Supported Aggregations

Pinot provides support for aggregations using GROUP BY. You can use the following functions to get the aggregated value.

Function

Description

Example

COUNT

Get the count of rows in a group

COUNT(*)

MIN

Get the minimum value in a group

MIN(playerScore)

MAX

Get the maximum value in a group

MAX(playerScore)

SUM

Get the sum of values in a group

SUM(playerScore)

AVG

Get the average of the values in a group

AVG(playerScore)

MINMAXRANGE

Returns the min and max value in a group

MINMAXRANGE(playerScore)

PERCENTILE[0-100]

Returns the Nth percentile of the group where N is between 0-100

PERCENTILE50(playerScore), PERCENTILE99(playerScore)

PERCENTILEEST[0-100]

Returns the Nth percentile of the group using Quantile Digest algorithm

PERCENTILEEST50(playerScore), PERCENTILEEST99(playerScore)

PercentileTDigest[0-100]

Returns the Nth percentile of the group using T-digest algorithm

PERCENTILETDIGEST50(playerScore), PERCENTILETDIGEST99(playerScore)

DISTINCT

Returns the distinct row values in a group

DISTINCT(playerName)

DISTINCTCOUNT

Returns the count of distinct row values in a group

DISTINCTCOUNT(playerName)

DISTINCTCOUNTHLL

Returns an approximate distinct count using HyperLogLog in a group

DISTINCTCOUNTHLL(playerName)

DISTINCTCOUNTRAWHLL

Returns HLL response serialized as string. The serialized HLL can be converted back into an HLL and then aggregated with other HLLs. A common use case may be to merge HLL responses from different Pinot tables, or to allow aggregation after client-side batching.
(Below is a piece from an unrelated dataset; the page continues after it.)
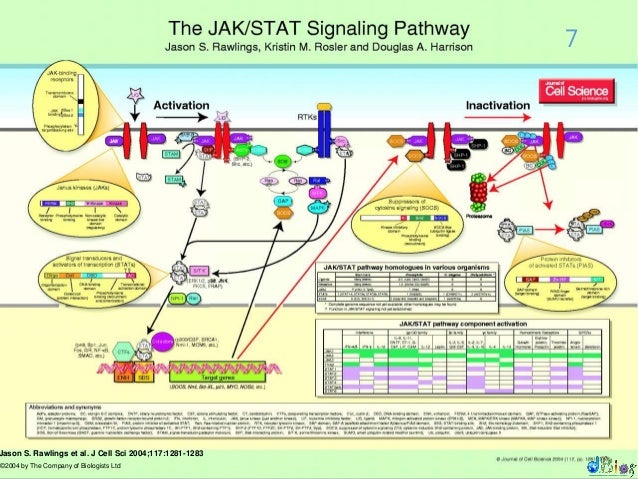 Jak stat signalling pathway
DISTINCTCOUNTRAWHLL(playerName)

FASTHLL (Deprecated)

WARN: will be deprecated soon. FASTHLL stores serialized HyperLogLog in String format, which performs worse than DISTINCTCOUNTHLL, which supports serialized HyperLogLog in BYTES (byte array) format

FASTHLL(playerName)

DistinctCountThetaSketch

See Cardinality Estimation

DistinctCountRawThetaSketch

See Cardinality Estimation

Multi-value column functions

The following aggregation functions can be used for multi-value columns

Function

Description

Example

COUNTMV

Get the count of rows in a group

COUNTMV(playerName)

MINMV

Get the minimum value in a group

MINMV(playerScores)

MAXMV

Get the maximum value in a group

MAXMV(playerScores)

SUMMV

Get the sum of values in a group

SUMMV(playerScores)

AVGMV

Get the avg of values in a group

AVGMV(playerScores)

MINMAXRANGEMV

Returns the min and max value in a group

MINMAXRANGEMV(playerScores)

PERCENTILE[0-100]MV

Returns the Nth percentile of the group where N is between 0-100

PERCENTILE50MV(playerScores),

PERCENTILE99MV(playerScores)

PERCENTILEEST[0-100]MV

Returns the Nth percentile of the group using Quantile Digest algorithm

PERCENTILEEST50MV(playerScores),

PERCENTILEEST99MV(playerScores)

PercentileTDigest[0-100]MV

Returns the Nth percentile of the group using T-digest algorithm

PERCENTILETDIGEST50MV(playerScores),

PERCENTILETDIGEST99MV(playerScores),

DISTINCTCOUNTMV

Returns the count of distinct row values in a group

DISTINCTCOUNTMV(playerNames)

DISTINCTCOUNTHLLMV

Returns an approximate distinct count using HyperLogLog in a group

DISTINCTCOUNTHLLMV(playerNames)

DISTINCTCOUNTRAWHLLMV

Returns HLL response serialized as string. The serialized HLL can be converted back into an HLL and then aggregated with other HLLs. A common use case may be to merge HLL responses from different Pinot tables, or to allow aggregation after client-side batching.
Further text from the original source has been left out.